Adding Conditional Transition Probabilities to a Hidden Markov Model

Yes, you can. The problem is just some internal book-keeping. The discrete markov chain distribution is just a recursive function (scan in the pytensor lingo) over states. The current state indexes the transition probability matrix, and that row is used to parameterize a Categorical distribution which draws the next state. Variables to scan are classified by the role they play at each time step:

  • sequence :variables that should be iterated over
  • non_sequence: variables that should be provided as-is each step
  • outputs_info: variables that should be recursively fed back into the function

In DiscreteMarkovChain, P is treated like a non_sequence. You can write you own CustomDist that treats it like a sequence instead:

import pymc as pm
import pytensor
import pytensor.tensor as pt
from pymc.pytensorf import collect_default_updates

n_timesteps = 20
coords={'time':np.arange(n_timesteps), 
        'state':[0, 1], 
        'next_state':[0, 1]}

with pm.Model(coords=coords) as m:    
    def step(P, x_tm1):
        x_t = pm.Categorical.dist(p=P[x_tm1])
        return x_t, collect_default_updates(x_t)
    
    def markov_chain(x0, Ps, shape=None):
        states, _ = pytensor.scan(step,
                                  outputs_info=[x0],
                                  sequences=[Ps])
        
        return states
    
    
    P = pm.Dirichlet('P', a=[1, 1], dims=['state', 'next_state'])
    Ps = pt.stack([P] * n_timesteps) # We need as many transition matrices as time steps now
     
    # Deterministically switch to state 0 the 10th step
    go_to_zero = pt.as_tensor([[1.0, 0.0], [1.0, 0.0]])
    Ps = pm.Deterministic('Ps', Ps[10].set(go_to_zero), dims=['time', 'state', 'next_state'])
    
    x0 = pm.Bernoulli('x0', p=0.5)
    obs = pm.CustomDist('obs', x0, Ps, dist=markov_chain, dims='time')
    prior = pm.sample_prior_predictive()

There’s a lot of boilerplate here, but there’s a lot of examples and discussions of both scan and CustomDist on this discourse, I recommend searching for those terms.
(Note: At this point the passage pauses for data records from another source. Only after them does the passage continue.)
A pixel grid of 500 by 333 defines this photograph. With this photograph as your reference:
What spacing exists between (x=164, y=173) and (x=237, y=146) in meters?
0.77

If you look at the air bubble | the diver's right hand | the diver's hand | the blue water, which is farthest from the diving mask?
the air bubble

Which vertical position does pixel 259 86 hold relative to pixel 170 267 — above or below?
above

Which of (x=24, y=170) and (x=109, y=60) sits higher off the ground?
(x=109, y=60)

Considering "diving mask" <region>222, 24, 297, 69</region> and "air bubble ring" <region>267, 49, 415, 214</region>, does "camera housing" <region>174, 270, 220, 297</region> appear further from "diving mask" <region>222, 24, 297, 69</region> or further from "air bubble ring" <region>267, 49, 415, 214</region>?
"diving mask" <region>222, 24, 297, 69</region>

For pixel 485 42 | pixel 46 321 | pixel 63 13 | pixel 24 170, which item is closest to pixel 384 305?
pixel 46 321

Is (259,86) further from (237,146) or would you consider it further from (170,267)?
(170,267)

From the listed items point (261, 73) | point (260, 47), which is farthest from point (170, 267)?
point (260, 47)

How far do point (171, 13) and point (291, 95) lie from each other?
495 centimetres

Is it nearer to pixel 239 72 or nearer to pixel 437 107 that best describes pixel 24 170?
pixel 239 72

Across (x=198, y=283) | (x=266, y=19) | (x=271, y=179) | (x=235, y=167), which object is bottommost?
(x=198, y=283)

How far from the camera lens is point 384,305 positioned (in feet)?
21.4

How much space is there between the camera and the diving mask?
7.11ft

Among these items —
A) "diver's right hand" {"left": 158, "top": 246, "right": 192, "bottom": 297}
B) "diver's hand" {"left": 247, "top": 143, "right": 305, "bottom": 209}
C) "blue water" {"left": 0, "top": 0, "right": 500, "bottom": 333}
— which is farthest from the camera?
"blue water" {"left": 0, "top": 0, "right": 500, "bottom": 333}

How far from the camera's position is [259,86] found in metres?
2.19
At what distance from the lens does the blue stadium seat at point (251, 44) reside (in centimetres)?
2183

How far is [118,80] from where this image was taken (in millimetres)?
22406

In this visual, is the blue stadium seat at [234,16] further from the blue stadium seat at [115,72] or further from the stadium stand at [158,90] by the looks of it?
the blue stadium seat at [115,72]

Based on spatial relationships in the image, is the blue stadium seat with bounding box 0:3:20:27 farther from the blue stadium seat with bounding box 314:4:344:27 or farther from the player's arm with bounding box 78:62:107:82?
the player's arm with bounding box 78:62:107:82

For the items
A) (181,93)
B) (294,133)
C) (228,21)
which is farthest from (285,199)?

There is also this tutorial that goes into some detail on these topics.

Anyway, we can see that the prior deterministically goes to state 0 at time 10, as requested:

prior.prior.obs.sel(chain=0).plot.line(x='time', hue='draw', add_legend=False);

Use one of the draws from the prior as observed data to do a parameter recovery exercise:

draw_to_recover = prior.prior.sel(chain=0, draw=1)
param_values = np.concatenate([draw_to_recover[var].values.ravel() for var in ['x0', 'P']]).tolist()
data = draw_to_recover.obs.values

with pm.observe(m, {'obs':data}):
    idata = pm.sample()

az.plot_trace(idata, var_names=['~Ps'])

Sampling goes well:

And we do a reasonable job recovering the transition probabilities. We beef it on the initial state, but that’s not super surprising to me – initial conditions in time series models tend to be nuisance parameters that are only very weakly informed by the data.

az.plot_posterior(idata, var_names=['~Ps'], ref_val=param_values)